‘Willen we echt veranderen, dan moeten we keuzes maken die een flink stuk verdergaan dan de voornemens op oudejaarsavond om in het nieuwe jaar iets meer aan sport te doen en wat minder alcohol te drinken. Dan gaat het over keuzes die onze levensstijl en ons comfort bepalen. Wil je écht iedere dag’. ‘met de fiets naar het werk (voor een Nederlander vanzelfsprekend, voor een Vlaming nauwelijks)? En enkel seizoensgebonden groenten en fruit op je bord? Je smartphone aan de kant leggen wanneer je thuis bent? Dergelijke keuzes zijn al knap moeilijk, maar nog klein bier in vergelijking met keuzes inzake ideologie, sociale positie en beroep. Iedereen is voor sociale rechtvaardigheid, tot de fiscus komt aankloppen. Veel mensen willen minder werken en zeggen dat ze status en sociale positie onbelangrijk vinden. Tot ze noodgedwongen op die vlakken moeten inleveren ten gevolge van de zoveelste ‘reorganisatie’ van het bedrijf waar ze werken. Onze zelfkennis blijkt vaak genoeg een illusie te zijn.
Andere keuzes maken is niet eenvoudig. Het goede nieuws is dat ons tijdperk en onze maatschappij tot de eerste behoren waar dergelijke keuzes inderdaad gemaakt kunnen worden. Helaas wordt die vrijheid beperkt door een aantal factoren.
Een eerste beperking is algemeen en daarom grotendeels onzichtbaar: de vervreemding waar dit hoofdstuk over handelt. De nieuwe onvrijheid is de verplichting tot concurrentie, ook met onszelf, en tot pleonexia, de noodzaak om van alles steeds meer te hebben. De Duitse socioloog Hartmut Rosa aarzelt niet om daar een totalitair systeem in te herkennen, met toenemend ‘controlemechanismen en bijbehorende dwang.

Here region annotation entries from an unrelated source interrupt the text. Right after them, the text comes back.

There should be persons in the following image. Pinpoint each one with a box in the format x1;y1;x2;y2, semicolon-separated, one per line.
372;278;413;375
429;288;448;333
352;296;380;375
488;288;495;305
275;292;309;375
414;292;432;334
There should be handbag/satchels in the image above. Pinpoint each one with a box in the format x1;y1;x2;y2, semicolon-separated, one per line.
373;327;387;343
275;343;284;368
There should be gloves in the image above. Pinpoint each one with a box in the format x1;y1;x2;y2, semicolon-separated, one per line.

De tweede beperking kan niet los gezien worden van de eerste, maar is individueler. Het gaat over belemmeringen die met mijzelf en mijn geschiedenis te maken hebben. Als ik geboren word in een kansarme omgeving, als ik verslaafd ben aan medicijnen, alcohol, gokken, aan mijn smartphone of aan een bepaald type relatie, dan worden mijn keuzemogelijkheden sterk ingeperkt. Ik herinner de lezer aan het marshmallowonderzoek en aan de studie van Emmy Werner op Hawaï. Daaruit bleek de impact van de omgeving op zelfbeheersing, en in ruimere zin op een geslaagd leven. Dezelfde onderzoekers stelden ook vast dat een dergelijke impact niet blijvend hoeft te zijn, en dat mensen kunnen veranderen.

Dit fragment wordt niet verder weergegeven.